TAREA BREVE
Devuelve sin cambios el tramo de líneas que va desde la que contiene "Comparing [499,78] and" hasta la que contiene "At what distance", ambas incluidas.

DATOS DE TRABAJO

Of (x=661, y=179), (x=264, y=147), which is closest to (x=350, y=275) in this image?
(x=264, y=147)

--

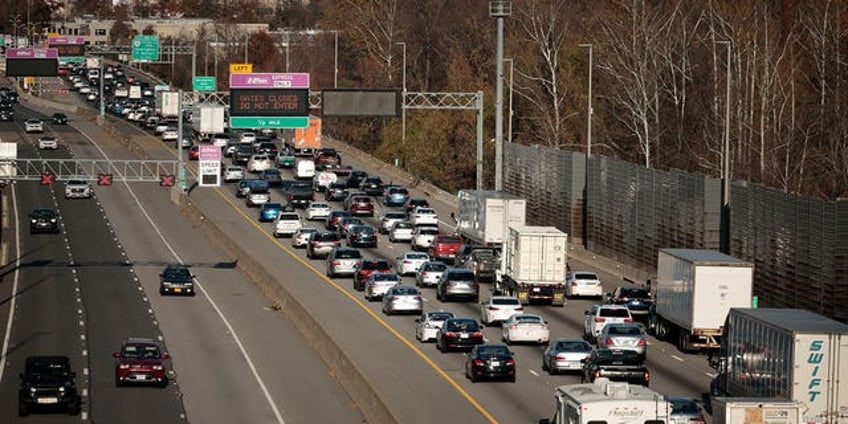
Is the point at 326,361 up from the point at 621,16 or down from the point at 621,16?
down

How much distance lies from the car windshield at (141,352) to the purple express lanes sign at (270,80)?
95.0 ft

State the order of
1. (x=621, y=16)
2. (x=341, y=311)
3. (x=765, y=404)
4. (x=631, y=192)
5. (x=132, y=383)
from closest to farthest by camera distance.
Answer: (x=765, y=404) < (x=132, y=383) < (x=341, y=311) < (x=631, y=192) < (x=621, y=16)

--

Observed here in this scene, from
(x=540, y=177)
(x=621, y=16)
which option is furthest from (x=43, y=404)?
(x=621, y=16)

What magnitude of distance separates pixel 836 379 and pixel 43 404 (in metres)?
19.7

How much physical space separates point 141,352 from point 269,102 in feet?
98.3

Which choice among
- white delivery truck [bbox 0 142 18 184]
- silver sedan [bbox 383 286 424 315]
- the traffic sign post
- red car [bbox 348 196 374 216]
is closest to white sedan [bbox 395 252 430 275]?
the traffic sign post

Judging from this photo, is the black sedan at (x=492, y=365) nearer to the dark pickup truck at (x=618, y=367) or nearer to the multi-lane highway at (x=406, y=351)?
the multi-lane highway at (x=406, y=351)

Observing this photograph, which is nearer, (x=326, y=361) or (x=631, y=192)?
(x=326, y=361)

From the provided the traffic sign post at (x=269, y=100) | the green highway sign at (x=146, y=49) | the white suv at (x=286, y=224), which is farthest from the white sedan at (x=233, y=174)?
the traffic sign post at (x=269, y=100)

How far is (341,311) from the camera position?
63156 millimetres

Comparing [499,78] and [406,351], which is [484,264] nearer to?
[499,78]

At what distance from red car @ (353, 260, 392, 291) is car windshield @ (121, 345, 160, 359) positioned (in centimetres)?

RESPUESTA
Comparing [499,78] and [406,351], which is [484,264] nearer to?
[499,78]

At what distance from red car @ (353, 260, 392, 291) is car windshield @ (121, 345, 160, 359) positioned (in centimetres)?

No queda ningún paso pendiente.